» **Text segment**:
Political efforts to keep domestic fuel prices low are common in energy-rich nations (to coopt opposition) and in developing consuming nations (ostensibly to reduce the hardships to poor citizens). The subsidies dampen fuel substitution and conservation, and are mostly captured by wealthier residents. As world energy prices rise, the fiscal cost of these policies can grow dramatically. In Yemen and Azerbaijan, for example, fuel subsidies were 9.2 and 12.7 percent of the gross-domestic-product (GDP) respectively during 2005. Consumption subsidies in non-OECD countries were running at an annual rate of roughly $250 billion based on 2005 data according to the International Energy Agency. Roughly 40% was associated with oil products. The largest subsidies existed in Russia ($40 billion); Iran ($37 billion); and China, Saudi Arabia, India, Indonesia, Ukraine, and Egypt (all in excess of $10 billion).

In addition to the fiscal cost, a growing gap between domestic and border prices drives dramatic surges in corruption and smuggling. This results in domestic scarcity, domestic security problems, and increased resistance to price reform.

Countries sometimes provide special energy subsidies for consumption in particular industrial sectors. These targeted subsidies can be extremely damaging to environmental quality or the natural resource base of the nation. Subsidies to diesel or electricity used to fuel irrigation systems are one example, where heavy subsidization of pumping costs has been an important factor in excessive water depletion in both India and Yemen.

Subsidies for nuclear waste disposal

Though light on carbon emissions, the nuclear fuel cycle leaves behind radioactive residuals that are extremely difficult to deal with. In many countries, responsibility for handling those wastes is taken over by the government in return for a small fee. Were private operators responsible for managing their wastes until they were no longer hazardous -- the norm for all other energy resources -- the elevated risk to investors would result in higher interest and insurance costs, as wastes remain hazardous for many thousands of years. At present there are no operating permanent repositories for high level nuclear waste. In the United States, current surcharges on nuclear power too low to cover expected disposal costs. In addition, the US government foolishly absorbed all risk for an on-time opening of a repository for commercial nuclear waste -- despite longstanding technical and political challenges associated with making this happen. Taxpayers are now paying the industry millions per year for the delays, a figure that could rise sharply in years to come. Between inadequate fees, payments for delays, and most importantly, the shifting of disposal risks away from investors, subsidies to nuclear waste management likely run into the billions of dollar per year.

» **Raw data**:
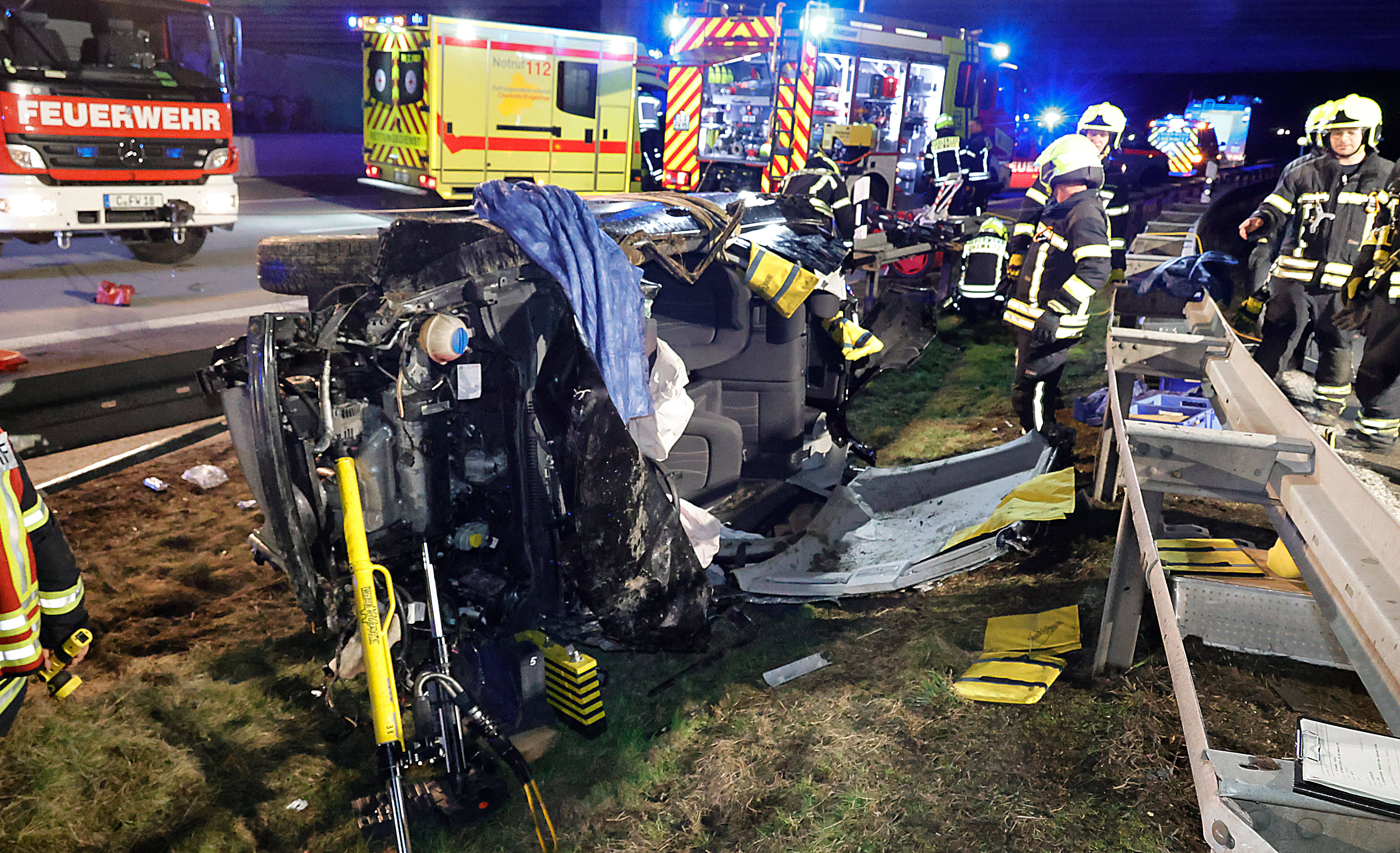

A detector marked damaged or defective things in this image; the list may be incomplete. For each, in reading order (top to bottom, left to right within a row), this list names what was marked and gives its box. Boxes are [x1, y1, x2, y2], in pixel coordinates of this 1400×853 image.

» **Tasks to perform**:
A. According to the energy subsidies text, what share of GDP did fuel subsidies make up in Azerbaijan during 2005?
B. Write a continuation of the energy subsidies text, picking up after its final sentence.

» **Results for the exercise**:
A. 12.7 percent of GDP.

B.
Tax exemptions for petroleum use in international transportation

Worldwide taxation of oil is pervasive, though levies vary widely by geography. While often viewed primarily as revenue-raising tools, fuel taxes also offset public spending on oil and oil-related services (e.g., road infrastructure or environmental remediation) and help establish tax neutrality with other goods and services in the marketplace.

Special exemptions to baseline tax rates distort intersectoral competition as well as reduce the incentive for improved efficiency. Data on these exemptions are not collected or quantified systematically worldwide. However, they are extremely large. Forthcoming analysis by the European Environment Agency identifies tax exemptions on international waterborne shipping and aviation in the EU to be worth a more than $40 billion (33 billion Euro) per year. Obviously, worldwide values would be much higher.

As a side note, reduced tax rates on energy relative to other consumption goods are common in other sectors as well. Frans Oosterhuis of Vrjie University in Amersterdam estimates that reduced the value added tax (VAT) rates on household energy in the EU amount to a subsidy of roughly $9 billion per year, most of which is associated with natural gas and electricity consumption.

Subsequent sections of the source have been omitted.